Jean-Jacques Muyembe au cœur du dispositif continental
Parmi ces nominations, celle du professeur Jean-Jacques Muyembe Tamfum apparaît comme la plus symbolique.
Co-découvreur du virus Ebola en 1976 et figure mondiale de la lutte contre les fièvres hémorragiques, le scientifique congolais devient conseiller spécial d’Africa CDC pour la préparation, la prévention et la riposte aux pandémies.
Actuel directeur général de l’Institut National de Recherche Biomédicale (INRB), laboratoire de référence en RDC, le professeur Muyembe joue déjà un rôle central dans la coordination scientifique de la riposte contre Ebola dans le pays.
Cette désignation intervient alors que la RDC fait face à une nouvelle flambée liée à la souche Bundibugyo, considérée comme l’une des variantes les plus complexes du virus.
Quatre profils pour structurer la riposte
Outre Jean-Jacques Muyembe, Africa CDC a également nommé trois autres experts pour renforcer différents volets stratégiques de son action.

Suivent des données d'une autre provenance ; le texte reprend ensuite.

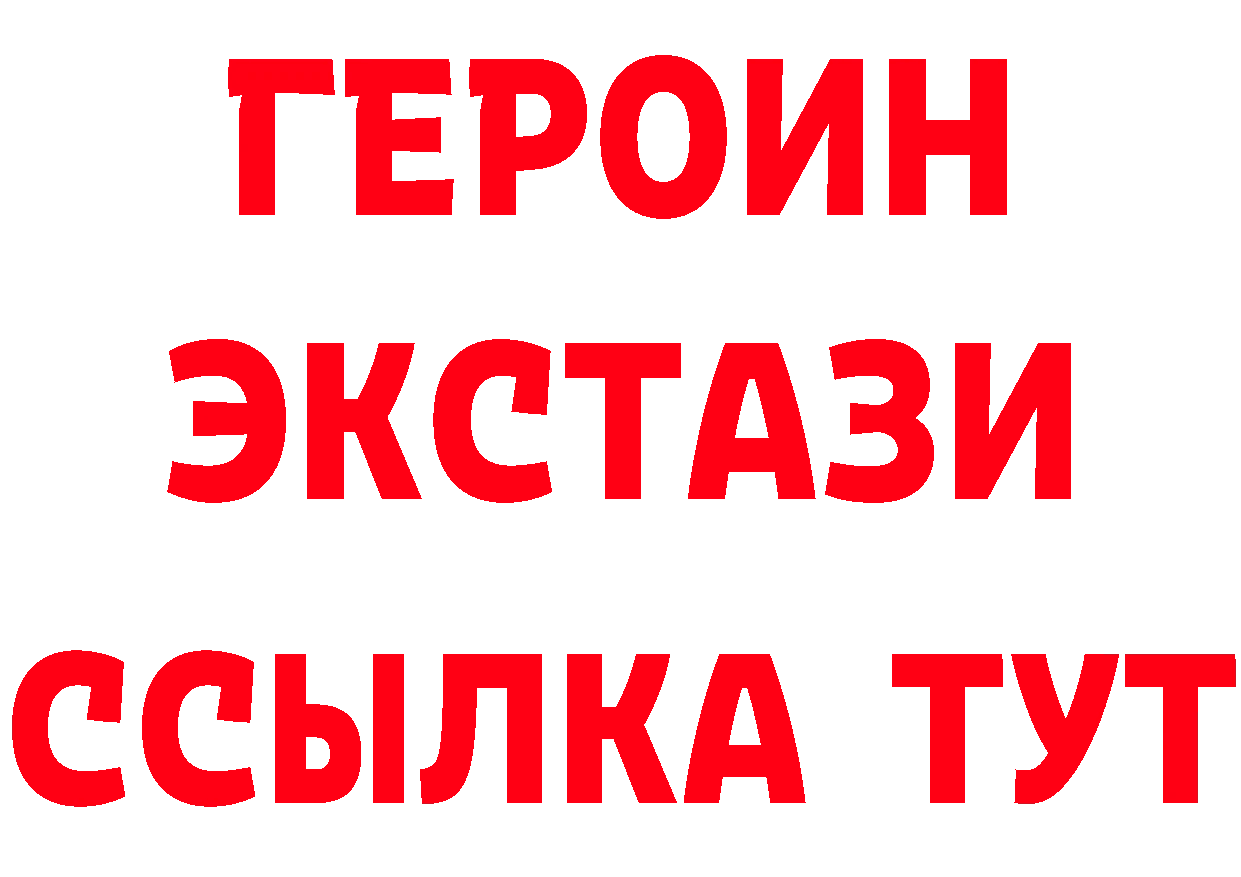 ГЕРОИН
ЭКСТАЗИ
ССЫЛКА ТУТ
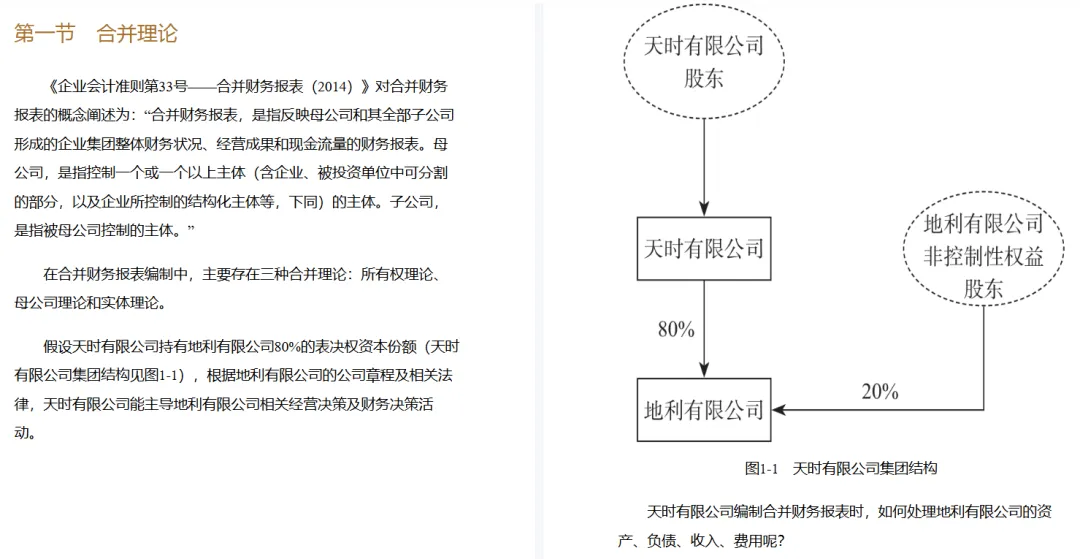 第一节　合并理论

《企业会计准则第33号——合并财务报表（2014）》对合并财务报表的概念阐述为：“合并财务报表，是指反映母公司和其全部子公司形成的企业集团整体财务状况、经营成果和现金流量的财务报表。母公司，是指控制一个或一个以上主体（含企业、被投资单位中可分割的部分，以及企业所控制的结构化主体等，下同）的主体。子公司，是指被母公司控制的主体。”

在合并财务报表编制中，主要存在三种合并理论：所有权理论、母公司理论和实体理论。

假设天时有限公司持有地利有限公司80%的表决权资本份额（天时有限公司集团结构见图1-1），根据地利有限公司的公司章程及相关法律，天时有限公司能主导地利有限公司相关经营决策及财务决策活动。

天时有限公司股东

天时有限公司

地利有限公司非控制性权益股东

80%

20%

地利有限公司

图1-1　天时有限公司集团结构

天时有限公司编制合并财务报表时，如何处理地利有限公司的资产、负债、收入、费用呢？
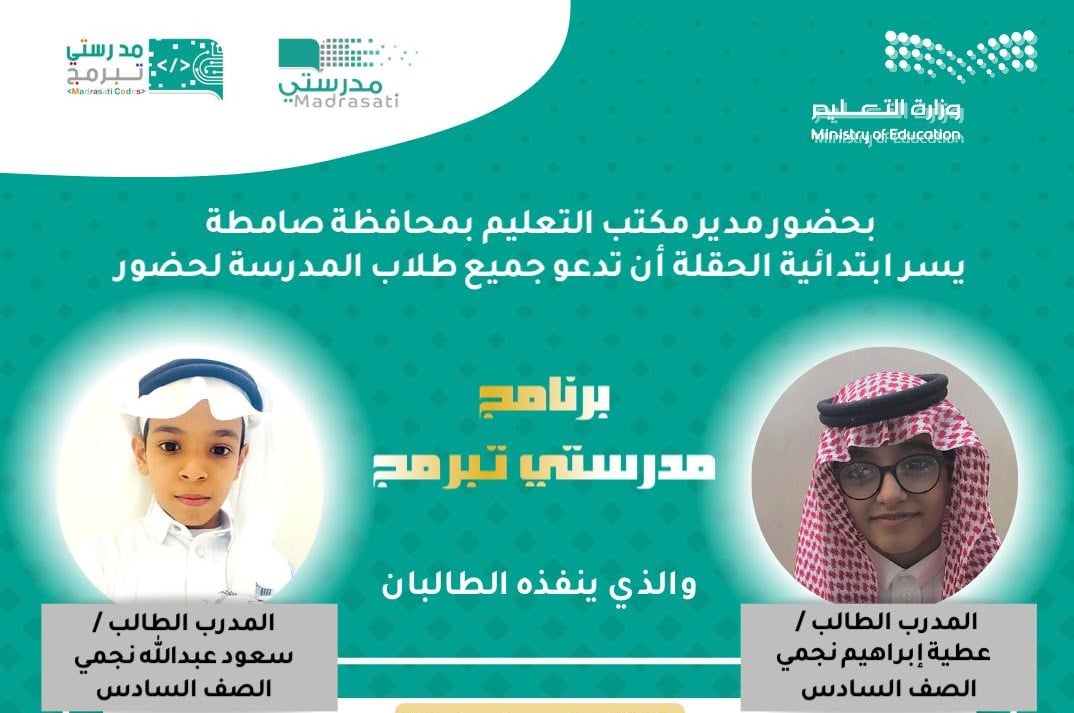 وزارة التعليم
Ministry of Education

مدرستي
Madrasati

مدرستي تبرمج
<Madrasati Codes>

بحضور مدير مكتب التعليم بمحافظة صامطة
يسر ابتدائية الحقلة أن تدعو جميع طلاب المدرسة لحضور

برنامج
مدرستي تبرمج

والذي ينفذه الطالبان

المدرب الطالب /
عطية إبراهيم نجمي
الصف السادس

المدرب الطالب /
سعود عبدالله نجمي
الصف السادس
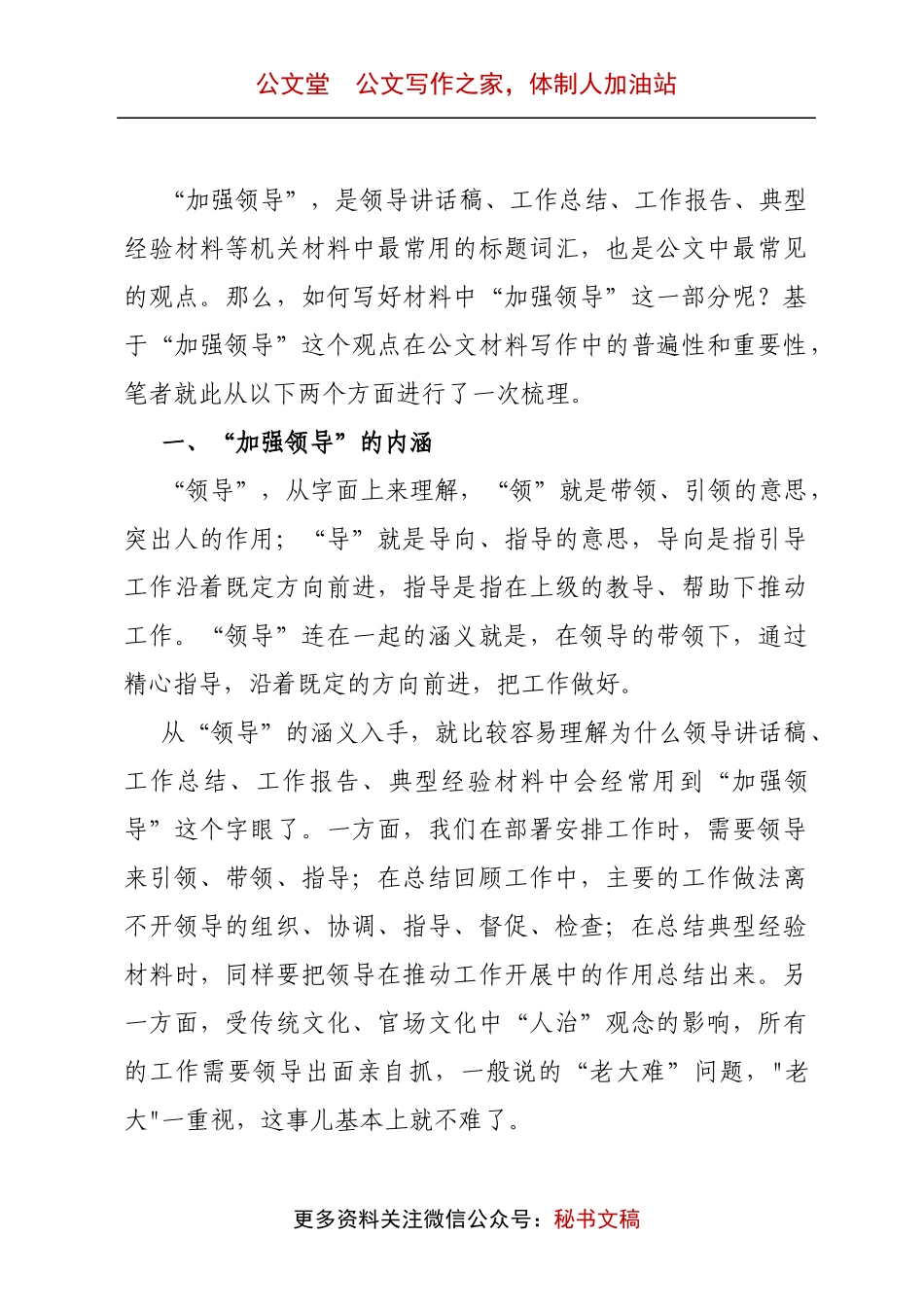 公文堂　公文写作之家，体制人加油站

“加强领导”，是领导讲话稿、工作总结、工作报告、典型经验材料等机关材料中最常用的标题词汇，也是公文中最常见的观点。那么，如何写好材料中“加强领导”这一部分呢？基于“加强领导”这个观点在公文材料写作中的普遍性和重要性，笔者就此从以下两个方面进行了一次梳理。

一、“加强领导”的内涵

“领导”，从字面上来理解，“领”就是带领、引领的意思，突出人的作用；“导”就是导向、指导的意思，导向是指引导工作沿着既定方向前进，指导是指在上级的教导、帮助下推动工作。“领导”连在一起的涵义就是，在领导的带领下，通过精心指导，沿着既定的方向前进，把工作做好。

从“领导”的涵义入手，就比较容易理解为什么领导讲话稿、工作总结、工作报告、典型经验材料中会经常用到“加强领导”这个字眼了。一方面，我们在部署安排工作时，需要领导来引领、带领、指导；在总结回顾工作中，主要的工作做法离不开领导的组织、协调、指导、督促、检查；在总结典型经验材料时，同样要把领导在推动工作开展中的作用总结出来。另一方面，受传统文化、官场文化中“人治”观念的影响，所有的工作需要领导出面亲自抓，一般说的“老大难”问题，"老大"一重视，这事儿基本上就不难了。

更多资料关注微信公众号：秘书文稿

Il s’agit notamment de Mukesh Chawla, désigné conseiller spécial sur le financement stratégique, du Dr Karim Bendhaou, chargé des partenariats et du secteur privé, ainsi que de Christian Lusakweno, nommé conseiller spécial en communication de crise.
À travers ces choix, Africa CDC affiche sa volonté de bâtir une réponse sanitaire durable, structurée autour de la science, du financement, des partenariats et de la communication stratégique.
Une réponse pensée au-delà de l’urgence
Cette réorganisation traduit une montée en puissance de l’institution africaine de santé publique, qui cherche désormais à inscrire sa stratégie dans le long terme, au-delà de la gestion immédiate des épidémies.
Alors que les autorités sanitaires congolaises poursuivent les opérations de surveillance et de prise en charge, le dernier bilan communiqué au 20 mai fait état de 543 cas probables, 136 décès probables et 32 cas confirmés en laboratoire.
Face à cette situation, Africa CDC mise sur l’expertise africaine et l’anticipation pour renforcer les capacités du continent à répondre aux futures crises sanitaires.